Exploiting the voltage-gated Ca²⁺ channels and calmodulin in unicellular microbes like Acanthamoeba spp. has proven to be effective in killing this microbe [3, 4]. Ca²⁺ ion chelation with EDTA and structural analogues can repurpose them for the treatment of AK and possibly granulomatous amoebic encephalitis. In-depth understanding of the dependencies of this protist pathogen on cardinal nutrients and vital minerals is expected to uncover mechanisms and pathways which can be targeted. In addition, the recently reported use of EDTA in the eye for breaking Ca²⁺ ion mediated adhesions in keratopathy and the use of pirenoxine in prevention of the progression of presbyopia [5, 6] reflect the safety of their use in the human eye.

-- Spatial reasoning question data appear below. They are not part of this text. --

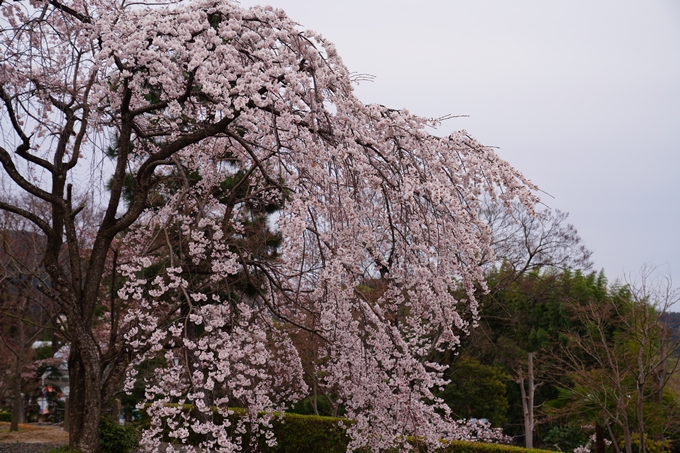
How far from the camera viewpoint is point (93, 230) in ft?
44.3

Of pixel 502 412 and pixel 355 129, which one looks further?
pixel 502 412

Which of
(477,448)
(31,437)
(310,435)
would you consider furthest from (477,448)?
(31,437)

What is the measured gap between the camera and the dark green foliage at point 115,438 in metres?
7.39

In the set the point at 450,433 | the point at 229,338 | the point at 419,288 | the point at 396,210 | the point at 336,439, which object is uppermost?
the point at 396,210

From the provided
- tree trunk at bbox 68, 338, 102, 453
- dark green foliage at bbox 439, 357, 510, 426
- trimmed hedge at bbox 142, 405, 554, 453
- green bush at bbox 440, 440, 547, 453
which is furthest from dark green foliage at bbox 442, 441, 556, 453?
tree trunk at bbox 68, 338, 102, 453

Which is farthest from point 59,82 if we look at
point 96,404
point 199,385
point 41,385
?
point 41,385

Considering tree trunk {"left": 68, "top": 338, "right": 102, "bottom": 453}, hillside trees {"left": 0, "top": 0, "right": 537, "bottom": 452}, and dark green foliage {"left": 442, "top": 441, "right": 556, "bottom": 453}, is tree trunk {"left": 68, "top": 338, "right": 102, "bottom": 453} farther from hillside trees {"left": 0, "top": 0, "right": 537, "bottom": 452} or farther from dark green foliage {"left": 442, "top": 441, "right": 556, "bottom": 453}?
dark green foliage {"left": 442, "top": 441, "right": 556, "bottom": 453}

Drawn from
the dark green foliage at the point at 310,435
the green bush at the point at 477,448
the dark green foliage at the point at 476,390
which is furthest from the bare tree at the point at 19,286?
the dark green foliage at the point at 476,390

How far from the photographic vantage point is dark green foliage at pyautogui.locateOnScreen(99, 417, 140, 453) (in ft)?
24.2

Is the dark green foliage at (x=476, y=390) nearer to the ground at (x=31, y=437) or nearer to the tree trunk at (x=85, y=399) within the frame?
the ground at (x=31, y=437)

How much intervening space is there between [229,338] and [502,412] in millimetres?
10131

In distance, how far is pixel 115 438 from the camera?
294 inches

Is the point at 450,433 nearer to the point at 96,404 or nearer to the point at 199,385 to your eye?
the point at 199,385

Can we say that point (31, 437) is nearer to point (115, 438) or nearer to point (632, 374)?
point (115, 438)
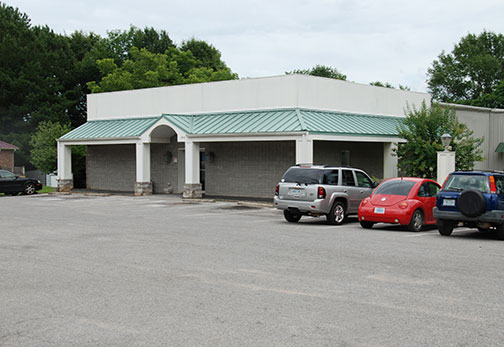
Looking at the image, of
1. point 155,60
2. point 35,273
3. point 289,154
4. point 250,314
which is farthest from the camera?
point 155,60

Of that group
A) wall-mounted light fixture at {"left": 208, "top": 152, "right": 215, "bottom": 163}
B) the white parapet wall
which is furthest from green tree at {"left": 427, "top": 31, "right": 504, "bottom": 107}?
wall-mounted light fixture at {"left": 208, "top": 152, "right": 215, "bottom": 163}

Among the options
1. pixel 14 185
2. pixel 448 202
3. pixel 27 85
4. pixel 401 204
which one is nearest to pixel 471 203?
pixel 448 202

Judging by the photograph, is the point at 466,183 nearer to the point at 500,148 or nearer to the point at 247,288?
the point at 247,288

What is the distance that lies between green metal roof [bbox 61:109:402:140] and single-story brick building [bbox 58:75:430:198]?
0.21ft

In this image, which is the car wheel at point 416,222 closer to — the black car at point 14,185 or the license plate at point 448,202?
the license plate at point 448,202

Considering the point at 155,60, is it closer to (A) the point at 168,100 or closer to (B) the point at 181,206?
(A) the point at 168,100

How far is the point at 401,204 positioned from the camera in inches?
645

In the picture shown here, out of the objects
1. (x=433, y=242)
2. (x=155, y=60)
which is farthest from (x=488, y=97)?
(x=433, y=242)

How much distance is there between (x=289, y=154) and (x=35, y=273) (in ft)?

In Acanthamoeba spp., Ca²⁺ influx, its passage through voltage-gated channels [3], and cardinal cellular events that occur subsequent to the binding of this divalent cation to calmodulin [4] are novel molecular targets that can be exploited to gain therapeutic benefits in AK. By inhibition of the influx of Ca²⁺ in the trophozoites of this protist pathogen, we show the vulnerability of Acanthamoeba spp. to this divalent cation, which could be implemented in human clinical trials to treat AK. To the best of our knowledge, this is the first report of drug-induced chelation of Ca²⁺ ion in trophozoites of A. castellanii that has shown antiproliferative and amoebicidal effects. We advocate that these two agents could be exploited in the management of AK. Firstly, adding to contact lens cleaning liquids may minimise the risk of acquiring AK infection in frequent contact lens users; and secondly, through drug development and translational clinical trials, repurposing of agents like EDTA and pirenoxine as an adjunctive topical therapy for patients with AK may aid in the management of this disease. These measures could have substantial impact on the prevention of long-term corneal damage and sight loss in AK.